For the time being, at least, Trump seems intent on wielding influence in the Republican Party he has dominated for the past v years — making it articulate he will be involved in primaries in 2022 confronting Republicans who did not support his campaign to overturn the election results.

That is no idle threat. Most Trump supporters have shown remarkable loyalty throughout the post-election traumas, even after the anarchism in the U.S. Capitol. The fierceness of that attachment has sobered those in the GOP who had thought Trump's era would wane after he was defeated. But Trump has been able to hold the popular imagination within his party, largely by convincing many that he was non defeated.

The results of the election accept been certified in all 50 states past governors and state officials of both parties, and in that location is no bear witness for any of the conspiracy theories questioning their validity. Yet, multiple polls have shown Trump supporters continue to believe he was unjustly removed from office.

Assuming Trump is not bedevilled on his impeachment charge of inciting an insurrection before the Jan. 6 invasion of the Capitol, he will non face a ban on hereafter campaigns.

Some believe Trump might still be kept out of federal office by an invocation of the 14th Amendment.
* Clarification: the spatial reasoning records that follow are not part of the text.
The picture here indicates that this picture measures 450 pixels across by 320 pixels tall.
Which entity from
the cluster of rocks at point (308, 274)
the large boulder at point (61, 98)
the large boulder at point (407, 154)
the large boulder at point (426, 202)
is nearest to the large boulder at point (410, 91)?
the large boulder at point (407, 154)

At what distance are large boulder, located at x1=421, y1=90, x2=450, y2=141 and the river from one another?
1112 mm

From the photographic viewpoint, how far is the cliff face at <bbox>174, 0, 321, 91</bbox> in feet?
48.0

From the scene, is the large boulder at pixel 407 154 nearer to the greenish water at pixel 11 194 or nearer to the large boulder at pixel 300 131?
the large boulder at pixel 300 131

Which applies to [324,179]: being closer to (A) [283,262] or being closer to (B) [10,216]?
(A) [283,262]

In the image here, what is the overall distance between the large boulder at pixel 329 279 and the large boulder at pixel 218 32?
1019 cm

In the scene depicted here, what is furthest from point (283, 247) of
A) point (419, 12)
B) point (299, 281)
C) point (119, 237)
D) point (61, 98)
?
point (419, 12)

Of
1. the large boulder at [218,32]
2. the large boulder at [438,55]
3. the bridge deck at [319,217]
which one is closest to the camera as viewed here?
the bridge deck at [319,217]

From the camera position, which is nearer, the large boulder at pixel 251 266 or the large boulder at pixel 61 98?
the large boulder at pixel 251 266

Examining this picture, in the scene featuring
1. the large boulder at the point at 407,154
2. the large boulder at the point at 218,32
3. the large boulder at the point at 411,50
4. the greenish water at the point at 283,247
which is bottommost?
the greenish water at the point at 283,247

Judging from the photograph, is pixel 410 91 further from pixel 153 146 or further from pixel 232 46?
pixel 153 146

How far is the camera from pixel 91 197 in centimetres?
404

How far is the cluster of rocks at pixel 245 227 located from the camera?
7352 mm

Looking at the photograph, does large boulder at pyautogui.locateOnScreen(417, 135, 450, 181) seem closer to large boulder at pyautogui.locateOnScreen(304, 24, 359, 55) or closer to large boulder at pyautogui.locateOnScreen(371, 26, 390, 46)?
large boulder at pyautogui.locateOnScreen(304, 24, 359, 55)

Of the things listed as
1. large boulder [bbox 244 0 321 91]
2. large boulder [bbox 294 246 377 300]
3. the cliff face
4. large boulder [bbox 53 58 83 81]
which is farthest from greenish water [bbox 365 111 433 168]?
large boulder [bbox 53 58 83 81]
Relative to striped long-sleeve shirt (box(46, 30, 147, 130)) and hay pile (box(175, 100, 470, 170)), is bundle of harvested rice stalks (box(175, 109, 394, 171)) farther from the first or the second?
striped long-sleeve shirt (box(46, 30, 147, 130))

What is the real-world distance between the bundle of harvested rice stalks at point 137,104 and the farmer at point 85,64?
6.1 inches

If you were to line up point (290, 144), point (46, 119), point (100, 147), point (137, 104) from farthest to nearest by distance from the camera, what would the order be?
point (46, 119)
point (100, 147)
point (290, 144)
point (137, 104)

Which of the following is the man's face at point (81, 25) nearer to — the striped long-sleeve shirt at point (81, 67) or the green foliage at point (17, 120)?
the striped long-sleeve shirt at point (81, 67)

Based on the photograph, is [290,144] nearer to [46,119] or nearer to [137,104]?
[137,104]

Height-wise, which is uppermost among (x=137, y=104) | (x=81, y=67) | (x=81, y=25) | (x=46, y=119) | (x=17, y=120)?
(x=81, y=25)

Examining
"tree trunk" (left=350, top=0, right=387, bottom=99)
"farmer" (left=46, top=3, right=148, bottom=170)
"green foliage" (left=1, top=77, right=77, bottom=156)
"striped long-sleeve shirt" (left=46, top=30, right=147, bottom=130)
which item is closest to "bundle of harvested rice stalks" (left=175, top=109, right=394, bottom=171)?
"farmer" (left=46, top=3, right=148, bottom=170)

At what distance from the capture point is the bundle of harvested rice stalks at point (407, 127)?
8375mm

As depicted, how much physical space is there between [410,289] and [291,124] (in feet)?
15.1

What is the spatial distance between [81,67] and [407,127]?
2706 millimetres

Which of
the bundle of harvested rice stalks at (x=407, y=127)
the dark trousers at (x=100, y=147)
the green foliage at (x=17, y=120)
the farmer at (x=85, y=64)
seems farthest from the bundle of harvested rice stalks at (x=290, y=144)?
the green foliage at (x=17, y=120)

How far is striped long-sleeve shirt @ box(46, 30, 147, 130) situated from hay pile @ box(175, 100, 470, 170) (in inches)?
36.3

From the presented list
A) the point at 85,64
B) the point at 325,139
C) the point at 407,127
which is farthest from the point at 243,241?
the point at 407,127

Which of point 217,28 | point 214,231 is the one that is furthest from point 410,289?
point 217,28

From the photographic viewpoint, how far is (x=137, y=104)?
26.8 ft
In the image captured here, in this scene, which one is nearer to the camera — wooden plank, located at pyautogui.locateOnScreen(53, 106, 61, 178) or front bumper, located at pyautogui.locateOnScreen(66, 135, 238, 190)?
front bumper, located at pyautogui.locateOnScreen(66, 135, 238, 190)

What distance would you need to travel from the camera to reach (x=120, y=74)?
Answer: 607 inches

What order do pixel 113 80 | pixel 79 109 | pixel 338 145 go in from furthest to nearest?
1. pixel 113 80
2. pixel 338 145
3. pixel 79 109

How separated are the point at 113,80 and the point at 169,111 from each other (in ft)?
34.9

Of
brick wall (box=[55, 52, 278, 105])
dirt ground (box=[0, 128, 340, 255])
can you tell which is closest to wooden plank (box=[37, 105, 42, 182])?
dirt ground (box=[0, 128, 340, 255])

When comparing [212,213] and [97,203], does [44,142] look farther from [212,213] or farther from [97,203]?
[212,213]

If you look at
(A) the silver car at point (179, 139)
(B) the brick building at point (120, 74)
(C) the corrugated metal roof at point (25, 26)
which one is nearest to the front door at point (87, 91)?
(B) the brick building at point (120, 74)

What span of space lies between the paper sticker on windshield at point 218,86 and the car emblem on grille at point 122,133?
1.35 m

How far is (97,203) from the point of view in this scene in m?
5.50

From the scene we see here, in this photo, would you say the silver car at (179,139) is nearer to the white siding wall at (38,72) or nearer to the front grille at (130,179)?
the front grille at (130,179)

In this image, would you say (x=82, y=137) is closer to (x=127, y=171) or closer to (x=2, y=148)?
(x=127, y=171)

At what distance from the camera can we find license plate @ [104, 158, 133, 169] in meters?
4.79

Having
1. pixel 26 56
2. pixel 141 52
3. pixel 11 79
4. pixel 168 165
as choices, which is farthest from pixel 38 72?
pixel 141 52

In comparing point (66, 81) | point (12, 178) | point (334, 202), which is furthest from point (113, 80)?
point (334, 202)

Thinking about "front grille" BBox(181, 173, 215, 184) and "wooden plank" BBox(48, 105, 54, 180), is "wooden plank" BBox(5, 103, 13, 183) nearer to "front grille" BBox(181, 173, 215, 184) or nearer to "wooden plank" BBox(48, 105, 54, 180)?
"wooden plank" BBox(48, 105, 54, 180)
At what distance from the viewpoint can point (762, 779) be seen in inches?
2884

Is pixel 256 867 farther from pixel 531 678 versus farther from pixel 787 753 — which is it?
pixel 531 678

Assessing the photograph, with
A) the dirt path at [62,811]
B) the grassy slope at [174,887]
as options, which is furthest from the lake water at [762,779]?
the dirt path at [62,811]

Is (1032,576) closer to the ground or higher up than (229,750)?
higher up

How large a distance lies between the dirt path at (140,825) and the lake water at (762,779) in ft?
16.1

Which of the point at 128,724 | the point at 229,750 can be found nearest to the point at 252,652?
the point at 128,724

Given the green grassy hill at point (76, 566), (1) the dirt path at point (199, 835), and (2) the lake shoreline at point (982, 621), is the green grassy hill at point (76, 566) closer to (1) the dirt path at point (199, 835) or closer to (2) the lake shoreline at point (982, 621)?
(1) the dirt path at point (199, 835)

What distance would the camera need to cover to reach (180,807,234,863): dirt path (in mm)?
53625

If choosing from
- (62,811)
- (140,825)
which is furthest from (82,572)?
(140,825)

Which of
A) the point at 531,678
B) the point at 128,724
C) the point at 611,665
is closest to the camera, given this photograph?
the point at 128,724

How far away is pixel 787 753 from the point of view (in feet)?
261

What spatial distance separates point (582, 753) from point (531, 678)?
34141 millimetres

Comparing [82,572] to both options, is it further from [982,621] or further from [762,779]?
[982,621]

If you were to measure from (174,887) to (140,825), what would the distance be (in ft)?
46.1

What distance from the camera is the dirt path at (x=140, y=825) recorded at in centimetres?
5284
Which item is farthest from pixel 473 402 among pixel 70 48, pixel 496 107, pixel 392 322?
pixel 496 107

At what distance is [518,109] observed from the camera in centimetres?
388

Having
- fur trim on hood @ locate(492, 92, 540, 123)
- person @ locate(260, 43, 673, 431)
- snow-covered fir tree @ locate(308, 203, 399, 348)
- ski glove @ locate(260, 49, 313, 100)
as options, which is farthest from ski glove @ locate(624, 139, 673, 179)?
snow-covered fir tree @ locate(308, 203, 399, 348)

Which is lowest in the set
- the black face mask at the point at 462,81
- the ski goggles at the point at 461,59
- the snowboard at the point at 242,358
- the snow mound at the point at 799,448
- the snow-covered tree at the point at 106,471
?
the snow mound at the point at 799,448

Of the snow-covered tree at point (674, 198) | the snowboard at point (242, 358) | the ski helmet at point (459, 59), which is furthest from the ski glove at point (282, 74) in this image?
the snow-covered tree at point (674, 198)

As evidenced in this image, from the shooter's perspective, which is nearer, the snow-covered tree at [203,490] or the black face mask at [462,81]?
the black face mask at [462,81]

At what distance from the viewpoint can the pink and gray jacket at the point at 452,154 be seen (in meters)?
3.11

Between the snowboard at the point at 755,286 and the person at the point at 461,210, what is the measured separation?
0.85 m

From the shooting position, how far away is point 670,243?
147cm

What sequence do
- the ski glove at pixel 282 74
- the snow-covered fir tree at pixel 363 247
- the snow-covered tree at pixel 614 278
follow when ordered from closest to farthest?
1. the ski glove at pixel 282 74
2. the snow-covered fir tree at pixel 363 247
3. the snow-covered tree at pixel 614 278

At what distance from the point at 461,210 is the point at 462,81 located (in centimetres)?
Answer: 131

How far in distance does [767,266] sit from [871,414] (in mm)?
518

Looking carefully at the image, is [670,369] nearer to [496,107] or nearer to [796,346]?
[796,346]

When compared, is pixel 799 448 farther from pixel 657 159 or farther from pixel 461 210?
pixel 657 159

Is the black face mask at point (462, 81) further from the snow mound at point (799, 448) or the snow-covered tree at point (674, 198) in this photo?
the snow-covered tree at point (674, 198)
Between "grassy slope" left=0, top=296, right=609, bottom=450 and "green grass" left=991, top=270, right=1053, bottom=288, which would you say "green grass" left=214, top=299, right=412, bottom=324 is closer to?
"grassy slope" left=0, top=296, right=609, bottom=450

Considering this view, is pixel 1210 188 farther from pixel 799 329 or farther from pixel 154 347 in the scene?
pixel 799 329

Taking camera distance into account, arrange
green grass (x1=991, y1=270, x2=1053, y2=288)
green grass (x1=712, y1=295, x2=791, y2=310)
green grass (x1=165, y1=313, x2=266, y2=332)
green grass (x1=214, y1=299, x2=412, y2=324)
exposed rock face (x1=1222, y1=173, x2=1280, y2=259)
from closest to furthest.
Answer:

That part of the Constitution, added after the Civil State of war with old Amalgamated officers in mind, banned any who had "engaged in coup" against the government.

Only that wording could well be read to require action against the government, non just incitement of others to action by incendiary speech communication. It could also require lengthy litigation in federal courts and a balancing of the 14th Subpoena with the gratuitous voice communication protections of the First Subpoena.

All that tin be said at this signal is that the former president will settle into a post-presidential routine far from his previous homes in Washington and New York City. And the greatest obstacle to his return to power would seem to exist the design of history regarding the postal service-presidential careers of his predecessors.